» TASK INPUT:
---------------

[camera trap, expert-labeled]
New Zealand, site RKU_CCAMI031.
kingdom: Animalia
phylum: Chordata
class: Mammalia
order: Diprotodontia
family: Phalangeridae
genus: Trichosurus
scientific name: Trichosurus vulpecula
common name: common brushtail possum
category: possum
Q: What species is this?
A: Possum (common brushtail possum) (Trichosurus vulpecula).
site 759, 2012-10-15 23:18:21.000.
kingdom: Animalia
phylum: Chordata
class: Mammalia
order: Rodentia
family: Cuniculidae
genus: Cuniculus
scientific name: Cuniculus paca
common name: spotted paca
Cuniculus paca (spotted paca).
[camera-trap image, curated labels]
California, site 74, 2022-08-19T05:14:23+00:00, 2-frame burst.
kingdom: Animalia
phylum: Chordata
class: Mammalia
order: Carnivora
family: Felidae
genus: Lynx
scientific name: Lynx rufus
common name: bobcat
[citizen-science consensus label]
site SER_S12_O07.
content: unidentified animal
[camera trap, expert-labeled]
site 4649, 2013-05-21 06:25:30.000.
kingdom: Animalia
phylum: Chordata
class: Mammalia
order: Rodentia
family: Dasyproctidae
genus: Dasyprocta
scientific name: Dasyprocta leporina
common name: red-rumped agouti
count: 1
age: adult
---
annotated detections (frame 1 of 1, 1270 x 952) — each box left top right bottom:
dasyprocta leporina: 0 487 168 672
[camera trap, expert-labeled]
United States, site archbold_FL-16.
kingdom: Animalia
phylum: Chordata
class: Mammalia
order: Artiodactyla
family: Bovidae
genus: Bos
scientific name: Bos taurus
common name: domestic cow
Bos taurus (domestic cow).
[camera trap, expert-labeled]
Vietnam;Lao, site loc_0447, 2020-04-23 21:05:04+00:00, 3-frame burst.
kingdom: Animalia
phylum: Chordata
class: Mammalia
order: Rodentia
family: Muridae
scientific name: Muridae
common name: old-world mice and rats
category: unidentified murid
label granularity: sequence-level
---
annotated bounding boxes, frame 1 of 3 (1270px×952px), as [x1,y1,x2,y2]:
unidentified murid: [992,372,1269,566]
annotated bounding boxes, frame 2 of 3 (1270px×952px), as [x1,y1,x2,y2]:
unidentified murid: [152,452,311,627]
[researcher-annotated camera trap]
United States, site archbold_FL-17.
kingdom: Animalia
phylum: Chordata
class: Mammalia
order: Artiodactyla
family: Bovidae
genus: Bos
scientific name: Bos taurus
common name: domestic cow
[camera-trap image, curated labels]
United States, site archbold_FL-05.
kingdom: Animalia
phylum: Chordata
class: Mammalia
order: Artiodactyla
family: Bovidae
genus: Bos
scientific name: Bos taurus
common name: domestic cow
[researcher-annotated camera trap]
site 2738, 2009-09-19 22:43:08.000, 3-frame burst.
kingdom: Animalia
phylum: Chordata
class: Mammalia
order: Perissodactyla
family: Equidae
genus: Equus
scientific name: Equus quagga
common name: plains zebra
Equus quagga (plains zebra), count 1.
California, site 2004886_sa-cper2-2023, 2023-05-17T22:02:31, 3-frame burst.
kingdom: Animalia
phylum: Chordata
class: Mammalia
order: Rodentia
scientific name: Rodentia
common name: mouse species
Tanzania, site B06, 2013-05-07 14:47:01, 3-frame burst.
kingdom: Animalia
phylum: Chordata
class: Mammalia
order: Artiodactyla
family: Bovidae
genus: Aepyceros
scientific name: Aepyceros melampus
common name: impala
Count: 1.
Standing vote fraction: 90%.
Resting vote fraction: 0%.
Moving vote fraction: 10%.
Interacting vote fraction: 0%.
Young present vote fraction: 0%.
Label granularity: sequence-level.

---------------

» PROBLEM:
Select the lines from the entries that include the word "vote".

» EXERCISE RESPONSE:
Standing vote fraction: 90%.
Resting vote fraction: 0%.
Moving vote fraction: 10%.
Interacting vote fraction: 0%.
Young present vote fraction: 0%.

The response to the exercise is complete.